• **WORK TO DO**
Continue the forum discussion of Audi's quattro and Haldex all-wheel-drive systems from the point at which it stops.

• **DOCUMENT SECTION**
— BEGIN —

How about the imprezza diesel, all the benefits of the awd but with a slightly more fuel efficient diesel ?


----------



## The Cueball (Feb 8, 2007)

bigmc said:


> I was talking about the haldex attempt not the torsen system.


Then please call it the "part time crap haldex rubbish" and not the "part time quattro rubbish"

:lol::lol::lol::lol:



:thumb:


----------



## BoostJunky86 (Oct 25, 2012)

Willows-dad said:


> How about a passat R36? Or a tommi makkinen evo with a nice exhaust and anti-lag. Plenty to choose from with a nice wedge like that.


I'm with that man! Tommy Mak Evo. In red in white wheels


----------



## Shug (Jul 13, 2007)

The Cueball said:


> perhaps you are getting mixed up with the proper, proactive, quattro full time system used in the bigger audis and the part time, reactive haldex system as in the small ones and VWs?!?!
> 
> :speechles:speechles:speechles
> 
> ...


How big an audi before you get the 'good' quattro?
Never had an issue with mine. Just everything else! I've even had the clutch pedal break on me. Metal snapped right off.


----------



## The Cueball (Feb 8, 2007)

Shug said:


> How big an audi before you get the 'good' quattro?

— END —

• **DATA LINES**
— BEGIN —

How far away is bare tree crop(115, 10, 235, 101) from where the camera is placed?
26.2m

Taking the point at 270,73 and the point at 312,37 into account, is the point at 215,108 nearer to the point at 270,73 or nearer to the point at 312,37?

— END —

• **THE REPLY**
> Never had an issue with mine. Just everything else! I've even had the clutch pedal break on me. Metal snapped right off.


"proper" quattro is used from the A4 upwards...

A3 series and TT get the haldex, as do the VW, Seat, Skoda, Bugatti etc...

The difference being the quattro is a pre-emptive full time torsen system, and the haldex is like traction control - it's a re-active 'when it's needed' system...

You can't use "proper" quattro with transverse engines... 

I should also point out that they are all called "quattro"... 

Any there are many heated debates in t'internet land about what is best, what is right, and well what wax to use on a black car... :lol::lol::lol::lol:

:thumb:


----------



## SteveTDCi (Feb 8, 2006)

I have our TT at work today, it may only be a part time system but it doesn't half launch well from a roundabout


----------



## BoostJunky86 (Oct 25, 2012)

Till it all of sudden kicks in, and all that extra traction causes far to much strain on drivetrain and breaks lol


----------



## Shug (Jul 13, 2007)

Mine has over 150k miles on it and the drivetrain is still intact.


----------



## EVL (Dec 31, 2010)

The ony 2 I would consider are Subarus' (impreza/Forester) or an Evo.
I've owned both, and have had my current Evo (VII) for years (over 8, I think).
They aren't very economical (fuel wise), but I don't think I'll ever be selling the Evo, regardless of what else I get - There's currently a Mercedes CLS, Mitsubishi Delica, 1969 Cadillac Fleetwood, 1972 Corvette and a Suzuki Cappuccino in the collection. They will all get changed at some point, but the Evo won't. :car:


----------



## xScotty (Apr 21, 2012)

SteveTDCi said:


> How about the imprezza diesel, all the benefits of the awd but with a slightly more fuel efficient diesel ?


That's just wrong! So wrong!


----------



## Dift (May 22, 2011)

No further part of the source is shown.